◆ **Given information**
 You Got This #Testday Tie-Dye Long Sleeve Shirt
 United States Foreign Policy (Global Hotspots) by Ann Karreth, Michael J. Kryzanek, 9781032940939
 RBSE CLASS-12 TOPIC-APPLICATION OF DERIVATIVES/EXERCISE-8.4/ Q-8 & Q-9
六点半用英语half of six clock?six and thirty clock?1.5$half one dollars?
* * *
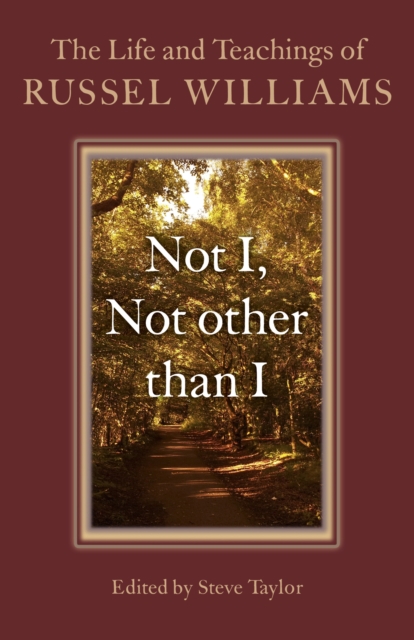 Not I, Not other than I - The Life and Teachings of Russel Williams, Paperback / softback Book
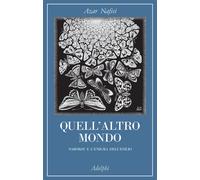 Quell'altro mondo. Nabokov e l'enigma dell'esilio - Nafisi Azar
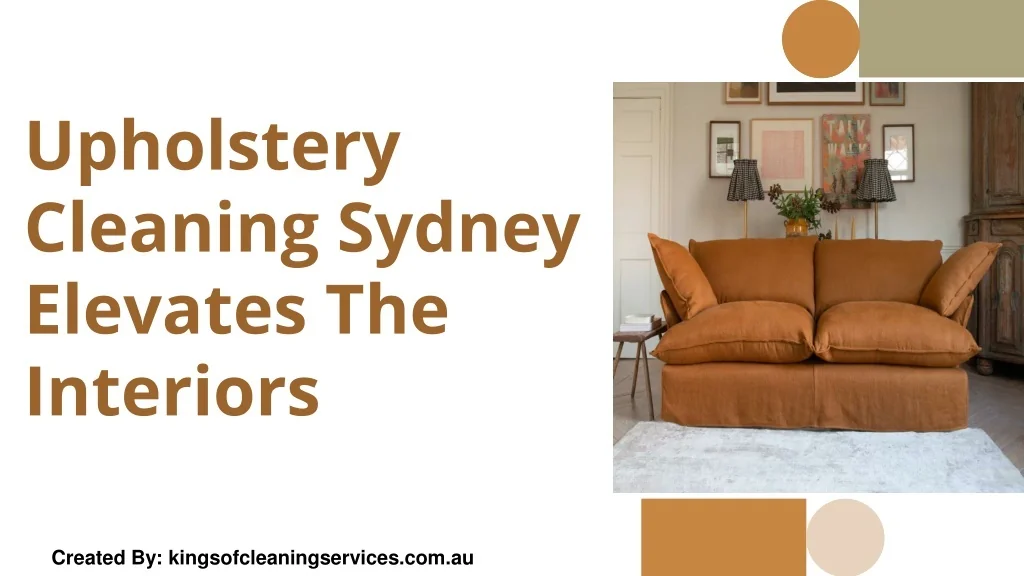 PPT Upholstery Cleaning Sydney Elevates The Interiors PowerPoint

◆ **About this exercise**
Would you copy the lines above exactly, starting with the one that has "Not I, Not other" and ending with the one that has "PPT Upholstery Cleaning", both included, without the pictures?

◆ **Result of this task**
 Not I, Not other than I - The Life and Teachings of Russel Williams, Paperback / softback Book
 Quell'altro mondo. Nabokov e l'enigma dell'esilio - Nafisi Azar
 PPT Upholstery Cleaning Sydney Elevates The Interiors PowerPoint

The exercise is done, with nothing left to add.